§ **WHAT IS ASKED**:
1) Copy verbatim the portion of the passage about Ohio's white voters that lies between "In the process, white" and "bringing them in.", inclusive.
2) In the passage about Ohio's white voters, where has Mr. Trump's support in the state waned most over the past four years?

§ **DOCUMENT**:

★ ★ ★ ★ ★

Four years ago, Mr. Trump built a particularly balanced coalition among Ohio’s white voters, winning across education levels. But his support in the state has waned over the past four years, particularly in the suburbs.
In the process, white voters in Ohio have become about as heavily divided along educational lines as they are in the rest of the country. It is evidence, from a conservative Midwestern stronghold where most state offices are consistently held by Republicans, that Mr. Trump’s divisive brand of politics has been more effective at sifting voters out of his coalition than at bringing them in.
In 2016, exit polls showed that Hillary Clinton actually did better among non-college white voters in Ohio than she did nationally, reflective of a longstanding blue-collar Democratic tradition in parts of the state. Among white voters with college degrees, meanwhile, the opposite was true: She underperformed especially badly in Ohio, where staunch white-collar conservatism is a long-held custom.
The result is that Mr. Trump did almost as well among white people with a degree in Ohio — who deeply distrusted Mrs. Clinton — as he did among those without a college education.

★ ★ ★ ★ ★

§ **EXTRACTED ENTRIES**:

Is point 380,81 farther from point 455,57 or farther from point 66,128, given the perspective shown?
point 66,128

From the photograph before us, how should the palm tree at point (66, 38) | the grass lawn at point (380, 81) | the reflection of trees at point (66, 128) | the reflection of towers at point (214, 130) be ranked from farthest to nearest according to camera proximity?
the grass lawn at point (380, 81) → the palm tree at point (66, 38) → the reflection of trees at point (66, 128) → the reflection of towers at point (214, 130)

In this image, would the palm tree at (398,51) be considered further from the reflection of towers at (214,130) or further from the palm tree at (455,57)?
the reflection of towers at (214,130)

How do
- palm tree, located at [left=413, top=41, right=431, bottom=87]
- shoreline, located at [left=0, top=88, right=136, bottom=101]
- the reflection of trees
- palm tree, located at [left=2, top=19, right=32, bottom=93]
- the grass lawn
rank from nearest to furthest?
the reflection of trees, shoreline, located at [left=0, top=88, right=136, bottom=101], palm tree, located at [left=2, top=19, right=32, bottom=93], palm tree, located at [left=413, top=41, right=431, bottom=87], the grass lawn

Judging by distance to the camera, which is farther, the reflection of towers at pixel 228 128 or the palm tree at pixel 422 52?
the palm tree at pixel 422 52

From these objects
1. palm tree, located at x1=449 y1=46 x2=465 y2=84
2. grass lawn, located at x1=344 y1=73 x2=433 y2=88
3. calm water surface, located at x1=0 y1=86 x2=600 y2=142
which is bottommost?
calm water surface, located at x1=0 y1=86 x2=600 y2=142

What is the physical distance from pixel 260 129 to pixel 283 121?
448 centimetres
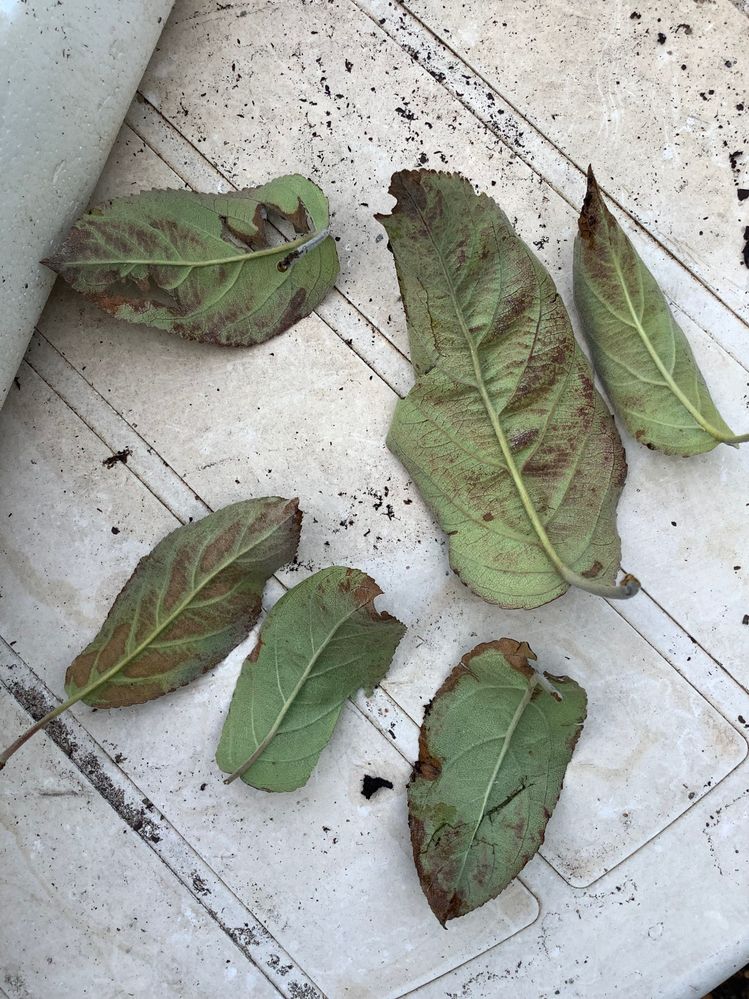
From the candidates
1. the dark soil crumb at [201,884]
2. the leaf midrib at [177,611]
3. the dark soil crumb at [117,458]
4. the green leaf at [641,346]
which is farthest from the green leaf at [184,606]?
the green leaf at [641,346]

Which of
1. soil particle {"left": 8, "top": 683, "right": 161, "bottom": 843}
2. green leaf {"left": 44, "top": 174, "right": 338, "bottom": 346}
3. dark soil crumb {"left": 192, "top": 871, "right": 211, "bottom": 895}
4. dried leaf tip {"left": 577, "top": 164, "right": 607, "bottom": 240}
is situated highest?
dried leaf tip {"left": 577, "top": 164, "right": 607, "bottom": 240}

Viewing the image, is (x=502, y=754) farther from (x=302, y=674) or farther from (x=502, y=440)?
(x=502, y=440)

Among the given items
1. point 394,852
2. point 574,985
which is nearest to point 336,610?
point 394,852

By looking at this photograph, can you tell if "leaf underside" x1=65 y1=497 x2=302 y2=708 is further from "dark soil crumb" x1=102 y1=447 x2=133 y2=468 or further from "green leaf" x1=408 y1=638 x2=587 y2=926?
"green leaf" x1=408 y1=638 x2=587 y2=926

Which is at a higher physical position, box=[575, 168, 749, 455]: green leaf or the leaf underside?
box=[575, 168, 749, 455]: green leaf

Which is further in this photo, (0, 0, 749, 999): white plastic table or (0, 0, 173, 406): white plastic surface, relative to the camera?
(0, 0, 749, 999): white plastic table

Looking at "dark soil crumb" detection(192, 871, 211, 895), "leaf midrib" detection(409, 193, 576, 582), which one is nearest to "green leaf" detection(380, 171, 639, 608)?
"leaf midrib" detection(409, 193, 576, 582)
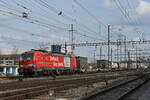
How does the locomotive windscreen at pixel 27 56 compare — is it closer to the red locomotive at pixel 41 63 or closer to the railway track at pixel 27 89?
the red locomotive at pixel 41 63

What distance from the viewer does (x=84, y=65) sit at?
5422 centimetres

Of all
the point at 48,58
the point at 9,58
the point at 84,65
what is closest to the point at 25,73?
the point at 48,58

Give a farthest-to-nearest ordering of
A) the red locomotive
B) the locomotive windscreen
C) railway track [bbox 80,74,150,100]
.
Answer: the locomotive windscreen → the red locomotive → railway track [bbox 80,74,150,100]

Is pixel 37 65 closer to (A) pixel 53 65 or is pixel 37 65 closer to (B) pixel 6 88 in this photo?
(A) pixel 53 65

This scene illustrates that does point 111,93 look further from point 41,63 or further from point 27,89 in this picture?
point 41,63

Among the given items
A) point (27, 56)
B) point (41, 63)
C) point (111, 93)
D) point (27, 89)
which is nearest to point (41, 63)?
point (41, 63)

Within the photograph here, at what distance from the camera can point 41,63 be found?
3080 centimetres

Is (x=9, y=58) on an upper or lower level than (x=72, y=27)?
lower

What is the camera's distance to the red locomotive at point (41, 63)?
2973 centimetres

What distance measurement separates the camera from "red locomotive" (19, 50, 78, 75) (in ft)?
97.6

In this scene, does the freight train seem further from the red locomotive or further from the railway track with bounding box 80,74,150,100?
the railway track with bounding box 80,74,150,100

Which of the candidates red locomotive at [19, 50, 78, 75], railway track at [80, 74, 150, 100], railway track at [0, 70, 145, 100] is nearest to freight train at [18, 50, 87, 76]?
red locomotive at [19, 50, 78, 75]

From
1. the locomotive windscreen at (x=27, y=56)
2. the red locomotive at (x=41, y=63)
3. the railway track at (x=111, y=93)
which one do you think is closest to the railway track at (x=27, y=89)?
the railway track at (x=111, y=93)

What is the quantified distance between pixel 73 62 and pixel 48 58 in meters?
10.4
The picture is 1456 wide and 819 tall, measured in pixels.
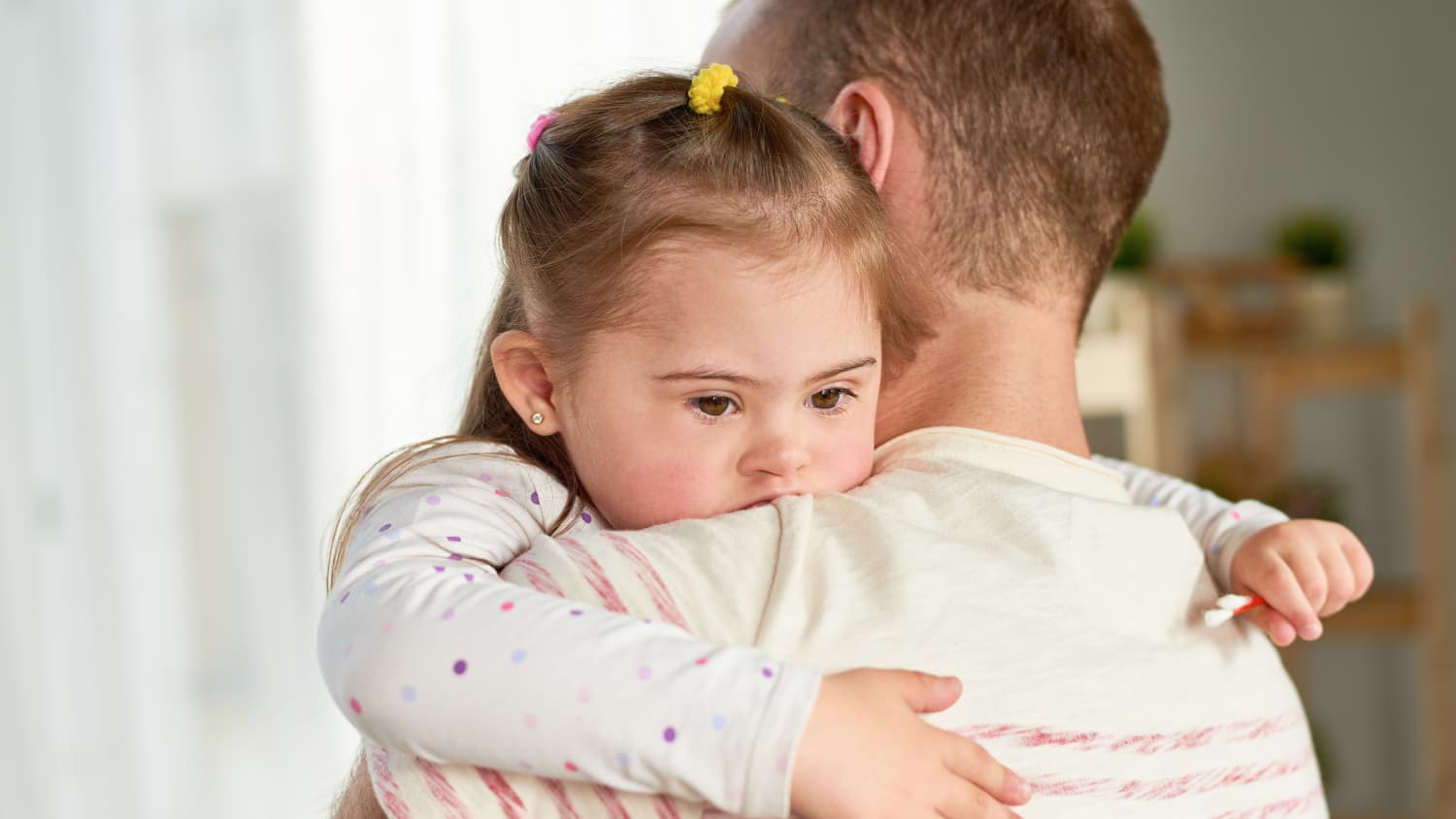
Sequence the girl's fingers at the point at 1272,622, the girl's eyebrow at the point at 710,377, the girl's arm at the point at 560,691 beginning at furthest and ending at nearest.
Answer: the girl's fingers at the point at 1272,622
the girl's eyebrow at the point at 710,377
the girl's arm at the point at 560,691

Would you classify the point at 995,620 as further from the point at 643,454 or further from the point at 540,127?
the point at 540,127

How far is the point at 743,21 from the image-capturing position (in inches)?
47.8

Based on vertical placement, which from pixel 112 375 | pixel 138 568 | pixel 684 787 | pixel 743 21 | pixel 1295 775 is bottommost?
pixel 138 568

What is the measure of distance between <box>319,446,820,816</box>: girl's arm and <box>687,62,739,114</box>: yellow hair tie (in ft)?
1.08

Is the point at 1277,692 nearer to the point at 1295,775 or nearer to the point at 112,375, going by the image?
the point at 1295,775

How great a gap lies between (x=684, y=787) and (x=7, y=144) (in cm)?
321

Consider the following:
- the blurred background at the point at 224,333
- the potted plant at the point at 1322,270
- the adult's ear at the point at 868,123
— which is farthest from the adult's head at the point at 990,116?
the potted plant at the point at 1322,270

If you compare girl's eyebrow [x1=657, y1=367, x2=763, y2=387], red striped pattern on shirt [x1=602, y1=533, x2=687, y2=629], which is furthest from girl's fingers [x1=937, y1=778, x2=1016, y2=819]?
girl's eyebrow [x1=657, y1=367, x2=763, y2=387]

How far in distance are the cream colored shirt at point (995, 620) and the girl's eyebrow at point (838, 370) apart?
0.07 m

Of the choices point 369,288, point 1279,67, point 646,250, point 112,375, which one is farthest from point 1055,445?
point 1279,67

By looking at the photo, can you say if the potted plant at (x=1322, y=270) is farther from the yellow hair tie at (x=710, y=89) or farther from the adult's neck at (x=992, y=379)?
the yellow hair tie at (x=710, y=89)

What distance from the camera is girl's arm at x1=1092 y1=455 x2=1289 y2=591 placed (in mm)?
1049

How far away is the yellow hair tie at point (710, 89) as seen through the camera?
2.92 ft

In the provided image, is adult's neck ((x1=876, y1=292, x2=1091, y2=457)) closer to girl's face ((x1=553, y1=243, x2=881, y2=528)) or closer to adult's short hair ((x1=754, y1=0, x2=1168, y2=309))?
adult's short hair ((x1=754, y1=0, x2=1168, y2=309))
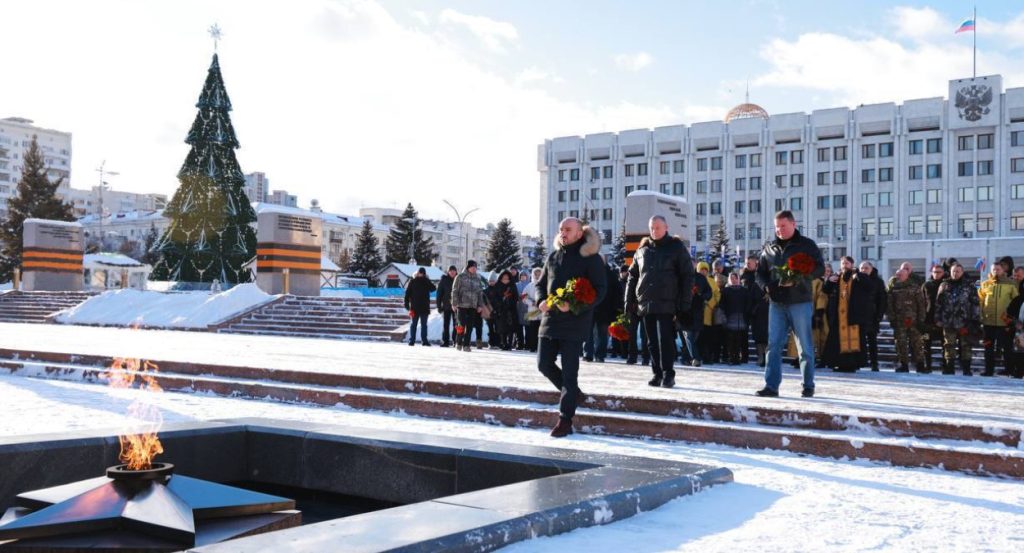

★ ★ ★ ★ ★

§ **PER-TASK OUTPUTS**:
1)
In the process, white voters in Ohio have become about as heavily divided along educational lines as they are in the rest of the country. It is evidence, from a conservative Midwestern stronghold where most state offices are consistently held by Republicans, that Mr. Trump’s divisive brand of politics has been more effective at sifting voters out of his coalition than at bringing them in.

2) In the suburbs.